COPD (chronic obstructive pulmonary disease) is associated with depression, and a recent study has explained this link. COPD affects 24 million Americans, and although discussions have been taking place regarding a potential connection between COPD and depression, there was limited research done on the topic. In a new study, researchers found that one in four COPD patients suffer from depressive symptoms, and if left untreated, this could have a negative impact on a person’s health.

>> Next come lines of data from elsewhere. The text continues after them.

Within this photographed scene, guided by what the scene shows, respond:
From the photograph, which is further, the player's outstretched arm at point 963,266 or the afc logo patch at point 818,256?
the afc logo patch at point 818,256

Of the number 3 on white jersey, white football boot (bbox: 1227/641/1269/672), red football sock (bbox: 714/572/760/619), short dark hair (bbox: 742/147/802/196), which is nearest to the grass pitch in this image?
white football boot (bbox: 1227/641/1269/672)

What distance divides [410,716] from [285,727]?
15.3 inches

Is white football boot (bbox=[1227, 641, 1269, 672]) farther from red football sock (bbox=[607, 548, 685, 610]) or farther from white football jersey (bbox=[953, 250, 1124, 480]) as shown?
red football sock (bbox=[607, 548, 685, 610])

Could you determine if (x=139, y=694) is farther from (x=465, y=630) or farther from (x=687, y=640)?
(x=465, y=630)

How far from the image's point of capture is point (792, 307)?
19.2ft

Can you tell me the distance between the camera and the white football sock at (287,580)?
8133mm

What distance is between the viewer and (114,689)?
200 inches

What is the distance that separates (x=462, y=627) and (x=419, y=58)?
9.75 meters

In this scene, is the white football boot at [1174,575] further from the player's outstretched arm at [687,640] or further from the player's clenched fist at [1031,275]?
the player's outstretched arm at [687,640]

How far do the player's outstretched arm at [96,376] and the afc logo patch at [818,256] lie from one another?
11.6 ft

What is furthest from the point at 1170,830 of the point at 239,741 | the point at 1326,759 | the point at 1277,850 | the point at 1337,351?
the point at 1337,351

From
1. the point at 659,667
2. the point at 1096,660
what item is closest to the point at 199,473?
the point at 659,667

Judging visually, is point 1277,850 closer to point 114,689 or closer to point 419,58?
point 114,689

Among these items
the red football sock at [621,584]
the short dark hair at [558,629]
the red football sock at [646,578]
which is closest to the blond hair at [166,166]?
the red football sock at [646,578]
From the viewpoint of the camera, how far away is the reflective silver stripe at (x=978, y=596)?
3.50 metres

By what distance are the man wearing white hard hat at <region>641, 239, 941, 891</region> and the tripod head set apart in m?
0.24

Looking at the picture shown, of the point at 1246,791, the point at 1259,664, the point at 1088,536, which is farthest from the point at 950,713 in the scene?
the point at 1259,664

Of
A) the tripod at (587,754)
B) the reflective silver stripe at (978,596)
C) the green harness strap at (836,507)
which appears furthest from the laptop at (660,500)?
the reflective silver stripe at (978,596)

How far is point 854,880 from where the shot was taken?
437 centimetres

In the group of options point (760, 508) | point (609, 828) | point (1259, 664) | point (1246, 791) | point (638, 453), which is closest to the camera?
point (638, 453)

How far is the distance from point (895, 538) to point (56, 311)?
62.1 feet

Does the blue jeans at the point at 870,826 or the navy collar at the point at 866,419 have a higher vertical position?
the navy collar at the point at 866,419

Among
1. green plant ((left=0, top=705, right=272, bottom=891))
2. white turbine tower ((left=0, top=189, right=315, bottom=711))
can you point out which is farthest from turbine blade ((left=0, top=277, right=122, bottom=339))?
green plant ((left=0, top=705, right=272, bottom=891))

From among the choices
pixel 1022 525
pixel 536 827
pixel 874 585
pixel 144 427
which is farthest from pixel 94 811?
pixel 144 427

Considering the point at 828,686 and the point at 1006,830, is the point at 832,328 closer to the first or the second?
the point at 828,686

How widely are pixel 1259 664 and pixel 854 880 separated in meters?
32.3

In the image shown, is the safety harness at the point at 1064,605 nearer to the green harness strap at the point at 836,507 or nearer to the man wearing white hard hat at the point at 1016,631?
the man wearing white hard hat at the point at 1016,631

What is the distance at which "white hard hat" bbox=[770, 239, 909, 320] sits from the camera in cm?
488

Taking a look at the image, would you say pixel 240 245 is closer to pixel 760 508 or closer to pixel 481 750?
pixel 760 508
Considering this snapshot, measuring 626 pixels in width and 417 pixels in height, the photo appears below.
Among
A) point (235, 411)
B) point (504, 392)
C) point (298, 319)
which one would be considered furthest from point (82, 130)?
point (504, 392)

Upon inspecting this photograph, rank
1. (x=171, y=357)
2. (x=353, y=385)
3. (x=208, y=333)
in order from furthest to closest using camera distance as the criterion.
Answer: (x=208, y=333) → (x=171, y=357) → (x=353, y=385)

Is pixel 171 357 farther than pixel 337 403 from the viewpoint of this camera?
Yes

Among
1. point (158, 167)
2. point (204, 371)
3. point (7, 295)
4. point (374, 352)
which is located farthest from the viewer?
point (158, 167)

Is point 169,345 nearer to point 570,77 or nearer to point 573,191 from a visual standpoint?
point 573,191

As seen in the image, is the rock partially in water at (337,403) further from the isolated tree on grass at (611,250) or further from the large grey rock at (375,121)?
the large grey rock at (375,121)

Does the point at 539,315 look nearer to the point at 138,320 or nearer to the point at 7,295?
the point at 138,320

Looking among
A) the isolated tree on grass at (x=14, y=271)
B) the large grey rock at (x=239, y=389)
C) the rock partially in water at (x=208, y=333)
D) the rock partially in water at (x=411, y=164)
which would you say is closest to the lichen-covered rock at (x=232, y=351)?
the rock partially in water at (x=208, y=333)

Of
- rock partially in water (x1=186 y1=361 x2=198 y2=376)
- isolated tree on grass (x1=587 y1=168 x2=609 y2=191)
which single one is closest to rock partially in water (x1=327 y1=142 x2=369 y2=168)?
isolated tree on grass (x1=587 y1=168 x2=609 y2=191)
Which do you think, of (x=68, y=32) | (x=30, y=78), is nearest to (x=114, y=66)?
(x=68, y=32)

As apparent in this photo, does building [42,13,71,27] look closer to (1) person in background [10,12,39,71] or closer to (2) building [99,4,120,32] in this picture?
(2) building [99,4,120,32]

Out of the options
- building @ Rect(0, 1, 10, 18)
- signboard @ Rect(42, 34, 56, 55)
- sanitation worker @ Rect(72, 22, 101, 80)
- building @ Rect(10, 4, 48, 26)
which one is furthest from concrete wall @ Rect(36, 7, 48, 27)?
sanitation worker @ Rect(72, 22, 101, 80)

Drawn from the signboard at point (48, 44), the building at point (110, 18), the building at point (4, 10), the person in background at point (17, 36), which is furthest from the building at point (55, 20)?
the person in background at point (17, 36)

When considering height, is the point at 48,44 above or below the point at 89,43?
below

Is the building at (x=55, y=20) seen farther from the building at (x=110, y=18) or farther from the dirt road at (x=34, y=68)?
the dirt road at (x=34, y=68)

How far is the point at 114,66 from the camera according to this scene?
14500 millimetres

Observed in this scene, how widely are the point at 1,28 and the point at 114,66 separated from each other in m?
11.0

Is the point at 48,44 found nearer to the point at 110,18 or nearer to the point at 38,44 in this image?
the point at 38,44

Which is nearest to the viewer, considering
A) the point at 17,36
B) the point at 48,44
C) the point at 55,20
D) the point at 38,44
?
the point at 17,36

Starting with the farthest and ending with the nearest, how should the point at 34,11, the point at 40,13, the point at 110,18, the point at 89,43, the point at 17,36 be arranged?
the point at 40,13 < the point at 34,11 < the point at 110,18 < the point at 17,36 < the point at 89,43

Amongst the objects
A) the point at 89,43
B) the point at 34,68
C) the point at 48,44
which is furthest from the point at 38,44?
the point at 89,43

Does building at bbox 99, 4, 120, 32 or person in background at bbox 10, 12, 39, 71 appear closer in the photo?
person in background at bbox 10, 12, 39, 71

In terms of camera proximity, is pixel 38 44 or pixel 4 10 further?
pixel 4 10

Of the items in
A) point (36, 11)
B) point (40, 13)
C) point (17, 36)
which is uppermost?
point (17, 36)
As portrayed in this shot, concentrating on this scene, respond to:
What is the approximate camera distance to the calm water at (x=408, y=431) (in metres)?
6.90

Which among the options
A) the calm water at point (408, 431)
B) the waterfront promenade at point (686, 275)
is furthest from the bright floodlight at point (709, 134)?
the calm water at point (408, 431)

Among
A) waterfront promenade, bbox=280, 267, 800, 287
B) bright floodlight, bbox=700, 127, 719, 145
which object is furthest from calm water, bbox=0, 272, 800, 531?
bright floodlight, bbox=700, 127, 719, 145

One study looked at three-year data from COPD patients. The study found that one in four COPD patients suffer from depressive symptoms. Patients with new or persistent depression experience more exacerbations of COPD and greater performance loss.
In a second study on the topic, researchers from the University of Texas analyzed data from a random sample of five percent of Medicare beneficiaries with COPD. The researchers found that 22.3 percent of those patients had at least one psychological disorders.
Dr. John Studdard, president-designate of the American College of Chest Physicians, said, “The prevalence of depression alongside COPD found in these two studies is alarming. Pulmonologists should consider the findings of this research when treating patients with COPD. The impact of depression coupled with COPD on quality of life, exacerbation likelihood, and readmissions should be further explored.”
Patients with depression before and after COPD diagnosis experience heightened COPD symptoms
Patients who had depression prior to COPD and who developed depression after being diagnosed with the condition experience heightened COPD symptoms. Depressed COPD patients also fare much worse on exercise tests as a result of greater function loss, compared to COPD patients without depression.
The results of the study reveal that doctors should also screen COPD patients for potential mental health issues as these can worsen their breathing condition and function.
Lead researcher Dr. Abebaw Mengistu Yohannes said, “We have found a previously unknown link between the brain and COPD. Mental health can have repercussions elsewhere in body, in this case, exacerbating the negative effects of COPD and poor prognosis in health outcomes. Essentially, we can treat the brain to treat the lungs and this is something health practitioners should be aware of when working with COPD patients.”
“It creates a strong argument for vigorous screening of mental health problems in patients who are admitted in the short term for exacerbations of COPD. Managing mental health problems associated with COPD should be an important part of the management plan for the short term as well as the discharge planning with longer-term follow-up,” Dr. Mengistu Yohannes concluded.